Folate is important because it prevents NTDs (Neural Tube Defects) such as Spina Bifida. In addition, this nutrient is important for the development of your baby’s nervous system as well. Plus, folate is easily accessible as it is a natural nutrient found in food especially green leafy vegetables, legumes and beans.
Consumption of iodine is key to a healthy pregnancy It is important because it contributes to the production of maternal and fetal thyroid hormones that regulate the development of the fetal brain and nervous system.
It is also worth noting that your needs to increase substantially during pregnancy to ensure enough supply to the fetus. The recommended amount of iodine you should consume ranges between 220mcg/ day. This is essential for proper fetal growth and prevents cognitive or psychomotor impairments. Common food sources of iodine are seaweed, fish, shellfish and iodized salt.

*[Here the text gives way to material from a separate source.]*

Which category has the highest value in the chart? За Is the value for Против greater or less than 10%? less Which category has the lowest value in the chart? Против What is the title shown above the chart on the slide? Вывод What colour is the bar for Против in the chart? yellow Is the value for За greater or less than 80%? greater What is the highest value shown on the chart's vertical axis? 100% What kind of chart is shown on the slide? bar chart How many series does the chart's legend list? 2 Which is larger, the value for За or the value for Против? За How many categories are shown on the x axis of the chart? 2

Choline is an essential micronutrient you should have during pregnancy as it is critical for baby’s brain development much like folate. Thus, as your baby bump grows bigger, your need for choline in your maternal diet increases to 450 mg/day during pregnancy as recommended by NIH. Good sources of Choline are eggs, beef, soybeans, chicken, fish and potatoes. Having as simple as 2 large eggs per day on top of your normal diet can help you to achieve sufficient choline intakes during your pregnancy.
All in all, having a balanced diet is essential in promoting you and your baby’s health. While you might find that the dietary requirement for a pregnant mother is stricter compared to your previous state, you will turn to appreciate it for the better once you smoothly give birth to a healthy baby. Not to mention, this could be the perfect reset button for you to rebuild yourself and start healthy eating habits!